Open customer support - brilliant!

For customers, an alternative to crummy customer service and support? For businesses, an alternative to out-sourcing?

Letting your customers do the talking for you and with you - in public?

http://www.fastcompany.com/articles/2008/04/interview-muller.html?page=0%2C1

This is brilliant.  I’m a tech person, but not a joiner. (It’s just my demeanor.)  But within a few minutes of visiting http://getsatisfaction.com, I’d signed up.

It taps into my main motivation for blogging on my personal site - to help people solve problems I had to resolve the hard way. (”Hard way” means, when I searched for a solution on Google or contacted a company’s customer/tech support, I didn’t get a solution to my problem, and so I had to figure it out on my own with research, persistence, and trial and error.)

It also falls in line with much of the motivation behind open source software communities - people coming together to solve problems, realizing that the more they share with others, the more they’re likely to get back in turn. And it provides a venue where organizations and businesses can engage in open relationships with their customers.

It’s a brilliant example of the value and growth potential of social networking as more than just a fad.

2 Responses to “Open customer support - brilliant!”

  1. Good Layout and design. I like your blog. I just added your RSS feed to my Google News Reader. .

    Jason Rakowski

  2. Great article. Some days I almost cringe at what people might say about their library experience - especially when it relates to how we deploy technology.
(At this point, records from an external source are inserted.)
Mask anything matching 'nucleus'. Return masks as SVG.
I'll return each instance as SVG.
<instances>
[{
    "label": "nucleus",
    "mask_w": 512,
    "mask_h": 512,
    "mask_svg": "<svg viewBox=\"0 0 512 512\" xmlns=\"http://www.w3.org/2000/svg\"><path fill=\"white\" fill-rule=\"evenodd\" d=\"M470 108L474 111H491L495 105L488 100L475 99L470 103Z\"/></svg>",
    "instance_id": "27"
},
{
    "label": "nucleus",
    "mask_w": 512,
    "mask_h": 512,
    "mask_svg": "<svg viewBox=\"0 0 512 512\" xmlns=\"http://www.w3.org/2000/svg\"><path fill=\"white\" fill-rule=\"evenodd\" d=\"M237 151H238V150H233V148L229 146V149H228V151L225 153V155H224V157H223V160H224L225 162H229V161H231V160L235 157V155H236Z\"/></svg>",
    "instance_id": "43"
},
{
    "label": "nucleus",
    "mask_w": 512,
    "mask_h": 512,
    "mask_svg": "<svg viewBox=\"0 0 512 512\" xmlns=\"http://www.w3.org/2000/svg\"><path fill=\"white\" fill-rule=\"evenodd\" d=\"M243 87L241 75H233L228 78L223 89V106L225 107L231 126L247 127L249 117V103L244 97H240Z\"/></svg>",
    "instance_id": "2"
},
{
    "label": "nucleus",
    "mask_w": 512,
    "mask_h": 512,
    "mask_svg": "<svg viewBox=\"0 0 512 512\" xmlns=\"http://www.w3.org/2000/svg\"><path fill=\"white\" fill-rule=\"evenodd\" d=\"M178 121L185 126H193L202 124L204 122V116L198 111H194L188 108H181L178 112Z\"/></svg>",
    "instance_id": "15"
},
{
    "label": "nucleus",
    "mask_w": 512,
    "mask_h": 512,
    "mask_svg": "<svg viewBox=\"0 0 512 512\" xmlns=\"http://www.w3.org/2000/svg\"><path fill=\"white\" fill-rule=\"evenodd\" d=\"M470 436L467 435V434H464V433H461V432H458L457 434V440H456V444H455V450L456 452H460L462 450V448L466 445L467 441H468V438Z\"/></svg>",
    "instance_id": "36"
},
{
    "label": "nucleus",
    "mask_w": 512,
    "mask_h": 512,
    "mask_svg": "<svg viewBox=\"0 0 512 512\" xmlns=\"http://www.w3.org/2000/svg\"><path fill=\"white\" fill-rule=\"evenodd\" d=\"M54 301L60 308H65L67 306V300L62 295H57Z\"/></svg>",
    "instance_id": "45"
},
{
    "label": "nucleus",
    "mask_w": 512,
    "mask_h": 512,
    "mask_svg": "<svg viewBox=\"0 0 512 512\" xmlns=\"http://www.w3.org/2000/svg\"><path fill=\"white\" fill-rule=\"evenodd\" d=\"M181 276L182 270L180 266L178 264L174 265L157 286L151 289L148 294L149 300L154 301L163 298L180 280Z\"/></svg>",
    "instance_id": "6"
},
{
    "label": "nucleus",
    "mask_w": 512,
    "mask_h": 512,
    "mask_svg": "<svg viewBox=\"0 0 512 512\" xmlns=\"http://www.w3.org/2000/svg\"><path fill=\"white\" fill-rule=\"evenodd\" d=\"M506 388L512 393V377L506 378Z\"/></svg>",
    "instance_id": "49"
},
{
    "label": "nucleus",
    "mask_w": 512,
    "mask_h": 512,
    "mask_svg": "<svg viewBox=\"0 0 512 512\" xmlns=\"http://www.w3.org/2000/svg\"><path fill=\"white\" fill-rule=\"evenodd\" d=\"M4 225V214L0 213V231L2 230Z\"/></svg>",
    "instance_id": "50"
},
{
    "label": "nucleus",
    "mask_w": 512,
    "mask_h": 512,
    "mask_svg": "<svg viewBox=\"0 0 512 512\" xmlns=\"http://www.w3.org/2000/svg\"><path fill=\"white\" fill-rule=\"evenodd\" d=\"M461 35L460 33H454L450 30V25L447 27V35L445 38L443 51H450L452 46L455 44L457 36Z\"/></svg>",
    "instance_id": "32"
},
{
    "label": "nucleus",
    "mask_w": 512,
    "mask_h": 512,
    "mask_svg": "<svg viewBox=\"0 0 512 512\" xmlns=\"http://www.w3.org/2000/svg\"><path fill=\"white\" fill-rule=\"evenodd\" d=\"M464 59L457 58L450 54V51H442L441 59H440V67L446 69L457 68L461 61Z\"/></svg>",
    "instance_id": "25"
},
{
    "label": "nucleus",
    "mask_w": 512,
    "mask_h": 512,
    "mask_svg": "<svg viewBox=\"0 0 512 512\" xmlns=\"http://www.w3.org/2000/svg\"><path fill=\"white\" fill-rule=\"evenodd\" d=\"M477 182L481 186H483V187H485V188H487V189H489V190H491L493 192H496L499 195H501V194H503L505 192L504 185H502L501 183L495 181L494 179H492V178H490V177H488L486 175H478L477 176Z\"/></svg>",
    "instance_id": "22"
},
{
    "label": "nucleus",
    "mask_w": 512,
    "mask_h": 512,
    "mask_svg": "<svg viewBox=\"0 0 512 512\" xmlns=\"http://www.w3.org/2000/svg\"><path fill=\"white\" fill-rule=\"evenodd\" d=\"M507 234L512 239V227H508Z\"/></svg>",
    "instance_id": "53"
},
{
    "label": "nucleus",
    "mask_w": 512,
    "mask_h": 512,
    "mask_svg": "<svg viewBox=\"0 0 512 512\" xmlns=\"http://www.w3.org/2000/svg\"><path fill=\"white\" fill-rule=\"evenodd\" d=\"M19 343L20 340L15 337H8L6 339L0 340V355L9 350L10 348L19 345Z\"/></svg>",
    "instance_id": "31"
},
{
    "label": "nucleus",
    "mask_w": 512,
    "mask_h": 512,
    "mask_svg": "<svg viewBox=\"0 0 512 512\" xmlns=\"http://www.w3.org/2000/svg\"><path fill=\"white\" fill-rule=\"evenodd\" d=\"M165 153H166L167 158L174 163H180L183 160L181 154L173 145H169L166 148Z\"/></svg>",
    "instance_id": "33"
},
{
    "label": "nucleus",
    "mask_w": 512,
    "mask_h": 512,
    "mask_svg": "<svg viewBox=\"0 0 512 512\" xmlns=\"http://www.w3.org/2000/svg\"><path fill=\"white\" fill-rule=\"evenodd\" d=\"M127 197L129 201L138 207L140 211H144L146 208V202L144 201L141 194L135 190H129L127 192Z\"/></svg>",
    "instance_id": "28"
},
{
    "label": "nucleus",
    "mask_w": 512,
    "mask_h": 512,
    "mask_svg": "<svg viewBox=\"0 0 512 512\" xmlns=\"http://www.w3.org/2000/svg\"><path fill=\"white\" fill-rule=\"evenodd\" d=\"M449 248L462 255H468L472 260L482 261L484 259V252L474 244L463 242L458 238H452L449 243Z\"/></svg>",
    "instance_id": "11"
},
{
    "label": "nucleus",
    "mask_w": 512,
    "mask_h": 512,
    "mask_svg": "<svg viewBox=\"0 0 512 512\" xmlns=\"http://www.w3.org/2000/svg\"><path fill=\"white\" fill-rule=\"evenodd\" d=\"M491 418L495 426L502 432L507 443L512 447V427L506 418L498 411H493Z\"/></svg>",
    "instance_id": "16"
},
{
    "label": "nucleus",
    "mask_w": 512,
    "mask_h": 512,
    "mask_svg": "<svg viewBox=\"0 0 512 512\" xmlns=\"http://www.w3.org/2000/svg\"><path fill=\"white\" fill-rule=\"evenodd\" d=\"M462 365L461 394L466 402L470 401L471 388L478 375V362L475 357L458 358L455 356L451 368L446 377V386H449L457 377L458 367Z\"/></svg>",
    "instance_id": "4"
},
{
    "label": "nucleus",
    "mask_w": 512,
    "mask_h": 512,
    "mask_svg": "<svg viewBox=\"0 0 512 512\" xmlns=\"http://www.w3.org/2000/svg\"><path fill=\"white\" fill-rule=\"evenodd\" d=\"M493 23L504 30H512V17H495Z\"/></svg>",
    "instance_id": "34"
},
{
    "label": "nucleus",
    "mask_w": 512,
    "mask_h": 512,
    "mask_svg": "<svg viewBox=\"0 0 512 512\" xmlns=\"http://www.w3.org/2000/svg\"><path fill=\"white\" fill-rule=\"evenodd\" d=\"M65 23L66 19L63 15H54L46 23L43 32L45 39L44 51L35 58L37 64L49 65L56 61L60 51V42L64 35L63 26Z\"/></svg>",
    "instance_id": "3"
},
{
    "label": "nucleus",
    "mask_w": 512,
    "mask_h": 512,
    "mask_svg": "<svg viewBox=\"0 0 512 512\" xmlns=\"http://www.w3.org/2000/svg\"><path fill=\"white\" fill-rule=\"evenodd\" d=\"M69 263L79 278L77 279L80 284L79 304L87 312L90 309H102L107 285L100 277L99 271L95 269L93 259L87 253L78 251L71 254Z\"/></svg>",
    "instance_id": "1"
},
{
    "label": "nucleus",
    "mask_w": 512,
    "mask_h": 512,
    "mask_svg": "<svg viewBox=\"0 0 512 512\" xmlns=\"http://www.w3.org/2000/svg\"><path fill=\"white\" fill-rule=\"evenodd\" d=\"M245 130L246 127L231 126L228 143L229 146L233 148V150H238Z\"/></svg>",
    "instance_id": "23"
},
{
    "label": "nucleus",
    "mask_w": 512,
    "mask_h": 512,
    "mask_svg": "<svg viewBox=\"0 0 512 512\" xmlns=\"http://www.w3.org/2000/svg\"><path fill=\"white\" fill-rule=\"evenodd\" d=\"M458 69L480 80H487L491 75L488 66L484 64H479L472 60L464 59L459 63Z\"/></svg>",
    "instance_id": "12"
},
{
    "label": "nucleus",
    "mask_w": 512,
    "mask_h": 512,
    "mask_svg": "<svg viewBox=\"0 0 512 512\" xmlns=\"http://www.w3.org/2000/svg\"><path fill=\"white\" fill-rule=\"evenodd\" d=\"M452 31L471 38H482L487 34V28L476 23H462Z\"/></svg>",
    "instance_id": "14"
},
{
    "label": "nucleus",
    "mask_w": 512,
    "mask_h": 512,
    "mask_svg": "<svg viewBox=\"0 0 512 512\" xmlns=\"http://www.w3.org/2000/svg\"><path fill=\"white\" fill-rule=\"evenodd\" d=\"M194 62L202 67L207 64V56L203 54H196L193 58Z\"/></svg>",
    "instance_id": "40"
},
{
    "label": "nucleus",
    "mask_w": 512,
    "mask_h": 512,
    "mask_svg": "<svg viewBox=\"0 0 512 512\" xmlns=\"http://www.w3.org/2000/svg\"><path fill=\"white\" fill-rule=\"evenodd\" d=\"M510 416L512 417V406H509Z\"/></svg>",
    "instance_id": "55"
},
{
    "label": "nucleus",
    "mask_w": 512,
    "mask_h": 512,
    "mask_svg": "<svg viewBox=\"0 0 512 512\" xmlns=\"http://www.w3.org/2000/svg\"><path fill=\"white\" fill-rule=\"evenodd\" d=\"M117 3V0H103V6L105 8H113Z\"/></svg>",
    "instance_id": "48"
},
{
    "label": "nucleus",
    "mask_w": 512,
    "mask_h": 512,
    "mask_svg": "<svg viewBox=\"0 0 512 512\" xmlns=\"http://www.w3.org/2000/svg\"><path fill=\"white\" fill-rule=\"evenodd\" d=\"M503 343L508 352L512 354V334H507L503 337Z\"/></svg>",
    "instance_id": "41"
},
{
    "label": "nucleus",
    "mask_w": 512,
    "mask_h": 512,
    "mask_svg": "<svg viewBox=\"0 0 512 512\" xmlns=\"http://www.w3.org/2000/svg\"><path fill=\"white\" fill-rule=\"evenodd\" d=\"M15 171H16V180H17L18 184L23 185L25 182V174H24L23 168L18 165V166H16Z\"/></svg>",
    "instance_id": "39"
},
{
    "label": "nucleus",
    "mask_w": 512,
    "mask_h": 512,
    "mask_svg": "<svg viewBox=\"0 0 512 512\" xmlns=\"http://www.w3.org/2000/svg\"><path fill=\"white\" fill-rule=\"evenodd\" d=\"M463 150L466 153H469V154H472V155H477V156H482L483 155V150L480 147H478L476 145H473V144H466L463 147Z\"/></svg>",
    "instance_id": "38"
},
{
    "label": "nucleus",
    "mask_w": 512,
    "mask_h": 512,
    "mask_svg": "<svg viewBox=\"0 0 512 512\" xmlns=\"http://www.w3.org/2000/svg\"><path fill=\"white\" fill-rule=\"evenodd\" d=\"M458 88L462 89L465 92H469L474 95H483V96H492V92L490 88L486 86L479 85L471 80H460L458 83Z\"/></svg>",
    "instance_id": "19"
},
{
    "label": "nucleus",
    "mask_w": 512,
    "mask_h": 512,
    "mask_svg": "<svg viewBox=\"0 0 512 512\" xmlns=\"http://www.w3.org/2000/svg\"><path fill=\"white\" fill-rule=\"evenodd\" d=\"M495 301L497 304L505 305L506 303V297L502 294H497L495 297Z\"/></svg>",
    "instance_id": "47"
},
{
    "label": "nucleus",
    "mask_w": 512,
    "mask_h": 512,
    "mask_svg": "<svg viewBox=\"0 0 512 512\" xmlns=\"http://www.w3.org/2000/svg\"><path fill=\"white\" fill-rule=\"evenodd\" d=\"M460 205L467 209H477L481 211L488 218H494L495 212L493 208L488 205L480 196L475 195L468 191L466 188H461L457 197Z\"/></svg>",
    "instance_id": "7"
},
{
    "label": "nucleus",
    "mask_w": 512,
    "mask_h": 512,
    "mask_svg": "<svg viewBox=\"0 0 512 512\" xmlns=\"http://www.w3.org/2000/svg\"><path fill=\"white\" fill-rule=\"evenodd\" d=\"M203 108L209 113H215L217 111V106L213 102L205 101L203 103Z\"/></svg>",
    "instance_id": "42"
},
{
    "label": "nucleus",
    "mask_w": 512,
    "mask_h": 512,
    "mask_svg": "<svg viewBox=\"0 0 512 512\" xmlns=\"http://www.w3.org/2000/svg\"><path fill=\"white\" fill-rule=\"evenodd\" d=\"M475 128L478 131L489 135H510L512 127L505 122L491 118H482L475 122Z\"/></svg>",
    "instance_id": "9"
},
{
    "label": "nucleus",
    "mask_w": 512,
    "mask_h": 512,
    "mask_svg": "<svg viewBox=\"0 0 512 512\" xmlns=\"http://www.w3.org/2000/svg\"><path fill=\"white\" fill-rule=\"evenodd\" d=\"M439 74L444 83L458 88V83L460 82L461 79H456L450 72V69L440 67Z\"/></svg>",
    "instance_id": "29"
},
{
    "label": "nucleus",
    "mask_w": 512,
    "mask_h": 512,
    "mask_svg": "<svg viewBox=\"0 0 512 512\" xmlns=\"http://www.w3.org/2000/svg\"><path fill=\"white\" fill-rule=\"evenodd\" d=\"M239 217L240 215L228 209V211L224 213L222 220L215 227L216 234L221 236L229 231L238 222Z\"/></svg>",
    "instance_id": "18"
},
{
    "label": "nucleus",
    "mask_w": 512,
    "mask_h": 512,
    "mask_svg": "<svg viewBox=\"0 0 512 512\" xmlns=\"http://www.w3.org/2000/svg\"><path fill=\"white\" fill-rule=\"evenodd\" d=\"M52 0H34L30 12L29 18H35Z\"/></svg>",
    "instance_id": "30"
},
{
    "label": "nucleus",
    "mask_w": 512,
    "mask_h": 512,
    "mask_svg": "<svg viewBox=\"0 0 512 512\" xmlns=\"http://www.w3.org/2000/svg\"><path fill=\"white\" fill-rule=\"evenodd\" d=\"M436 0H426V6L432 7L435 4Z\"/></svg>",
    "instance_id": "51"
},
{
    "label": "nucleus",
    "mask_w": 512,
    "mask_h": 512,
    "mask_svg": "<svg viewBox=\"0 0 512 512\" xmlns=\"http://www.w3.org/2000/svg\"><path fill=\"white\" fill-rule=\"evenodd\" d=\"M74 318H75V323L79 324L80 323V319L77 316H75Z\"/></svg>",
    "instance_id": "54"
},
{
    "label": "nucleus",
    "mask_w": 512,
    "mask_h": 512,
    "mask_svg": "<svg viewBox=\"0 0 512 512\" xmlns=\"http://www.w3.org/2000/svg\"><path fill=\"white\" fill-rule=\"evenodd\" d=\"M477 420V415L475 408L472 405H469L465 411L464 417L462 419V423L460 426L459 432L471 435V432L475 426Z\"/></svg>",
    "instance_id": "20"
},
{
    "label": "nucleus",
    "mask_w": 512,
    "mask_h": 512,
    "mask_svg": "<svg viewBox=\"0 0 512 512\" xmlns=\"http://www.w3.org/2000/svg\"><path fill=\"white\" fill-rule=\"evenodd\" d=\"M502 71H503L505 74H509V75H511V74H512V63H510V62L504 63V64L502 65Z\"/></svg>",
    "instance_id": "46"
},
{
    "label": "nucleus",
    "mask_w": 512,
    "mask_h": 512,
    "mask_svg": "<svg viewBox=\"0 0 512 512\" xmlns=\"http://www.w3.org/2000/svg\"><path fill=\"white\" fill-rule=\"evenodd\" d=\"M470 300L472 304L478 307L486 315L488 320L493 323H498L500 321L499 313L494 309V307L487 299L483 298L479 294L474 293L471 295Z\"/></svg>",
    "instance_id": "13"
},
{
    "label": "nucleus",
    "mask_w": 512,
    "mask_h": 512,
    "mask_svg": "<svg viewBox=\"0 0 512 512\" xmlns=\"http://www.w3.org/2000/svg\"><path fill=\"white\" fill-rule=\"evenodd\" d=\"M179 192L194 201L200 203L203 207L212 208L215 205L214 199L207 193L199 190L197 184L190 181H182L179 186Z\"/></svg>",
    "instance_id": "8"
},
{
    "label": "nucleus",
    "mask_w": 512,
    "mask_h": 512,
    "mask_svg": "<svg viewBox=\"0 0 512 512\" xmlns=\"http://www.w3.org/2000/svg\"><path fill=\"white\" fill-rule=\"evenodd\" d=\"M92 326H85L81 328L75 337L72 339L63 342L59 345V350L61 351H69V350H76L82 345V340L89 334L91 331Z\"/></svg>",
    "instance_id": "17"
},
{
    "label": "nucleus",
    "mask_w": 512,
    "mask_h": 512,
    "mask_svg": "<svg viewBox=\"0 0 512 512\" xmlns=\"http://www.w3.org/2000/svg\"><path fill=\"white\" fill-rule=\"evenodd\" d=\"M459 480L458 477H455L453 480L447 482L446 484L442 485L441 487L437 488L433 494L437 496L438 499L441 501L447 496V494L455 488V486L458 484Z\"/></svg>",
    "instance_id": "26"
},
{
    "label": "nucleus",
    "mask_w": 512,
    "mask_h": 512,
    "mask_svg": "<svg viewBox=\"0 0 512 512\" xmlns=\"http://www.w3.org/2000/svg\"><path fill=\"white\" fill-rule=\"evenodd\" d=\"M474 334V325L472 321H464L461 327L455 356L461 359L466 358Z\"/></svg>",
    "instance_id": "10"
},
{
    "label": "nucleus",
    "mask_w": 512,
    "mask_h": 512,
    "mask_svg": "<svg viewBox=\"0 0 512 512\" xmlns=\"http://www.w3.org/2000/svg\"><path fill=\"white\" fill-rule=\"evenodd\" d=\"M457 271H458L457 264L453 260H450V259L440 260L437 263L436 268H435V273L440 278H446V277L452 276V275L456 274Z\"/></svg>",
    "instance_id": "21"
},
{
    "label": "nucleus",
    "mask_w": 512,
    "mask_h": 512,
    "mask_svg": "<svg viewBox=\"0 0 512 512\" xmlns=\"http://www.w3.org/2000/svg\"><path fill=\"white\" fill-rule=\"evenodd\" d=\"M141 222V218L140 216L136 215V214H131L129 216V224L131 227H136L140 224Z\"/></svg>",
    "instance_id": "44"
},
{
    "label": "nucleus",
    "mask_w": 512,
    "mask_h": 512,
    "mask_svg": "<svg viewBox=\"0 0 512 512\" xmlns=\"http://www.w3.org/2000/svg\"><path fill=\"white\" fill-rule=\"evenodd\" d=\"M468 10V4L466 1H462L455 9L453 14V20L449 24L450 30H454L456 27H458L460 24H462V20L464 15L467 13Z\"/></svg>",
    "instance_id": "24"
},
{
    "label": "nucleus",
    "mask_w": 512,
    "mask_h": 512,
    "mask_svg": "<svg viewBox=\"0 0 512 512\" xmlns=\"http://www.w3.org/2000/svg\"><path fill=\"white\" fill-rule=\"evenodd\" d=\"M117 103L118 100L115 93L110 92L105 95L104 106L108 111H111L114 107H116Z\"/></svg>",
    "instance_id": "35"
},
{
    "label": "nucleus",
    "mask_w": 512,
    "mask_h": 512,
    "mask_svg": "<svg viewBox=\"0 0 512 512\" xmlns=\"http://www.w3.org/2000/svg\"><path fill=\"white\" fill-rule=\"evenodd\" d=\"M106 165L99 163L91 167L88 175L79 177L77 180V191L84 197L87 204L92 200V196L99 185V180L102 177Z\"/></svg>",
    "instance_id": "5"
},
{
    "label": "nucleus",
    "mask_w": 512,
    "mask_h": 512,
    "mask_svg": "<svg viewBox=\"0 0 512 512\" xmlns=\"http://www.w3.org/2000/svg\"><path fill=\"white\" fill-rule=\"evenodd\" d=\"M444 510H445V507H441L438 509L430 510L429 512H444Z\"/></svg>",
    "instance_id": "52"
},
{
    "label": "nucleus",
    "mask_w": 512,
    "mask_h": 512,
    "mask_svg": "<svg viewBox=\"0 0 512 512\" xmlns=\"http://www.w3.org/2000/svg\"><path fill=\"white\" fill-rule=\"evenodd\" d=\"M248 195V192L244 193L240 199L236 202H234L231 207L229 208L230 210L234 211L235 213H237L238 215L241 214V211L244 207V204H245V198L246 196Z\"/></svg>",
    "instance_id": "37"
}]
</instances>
    F2F we can be so good but some days there seem to be so many things that are beyond our control - like how our catalogs work (or don’t work) for the user. Technology - I don’t want to be without it but it sometimes shoots us in the foot.

    Of course we have opportunities everyday to enhance our libraries image. I say that because I was standing in a longish line at Rite Aid this a.m. and ended up giving out my business card to the man in front of me.

    His friend had been frustrated with his “learning experience” at a library computer classes and now I had a chance to improve on that experience. I told him to have his friend call me. How easy was that??

    I was told by the “pioneer of information brokering”, Sue Rugge, to always have pockets and always have business cards in those pockets and give them out to anyone and everyone. Hopefully, I’ll get a chance to can improve on this person’s library experience.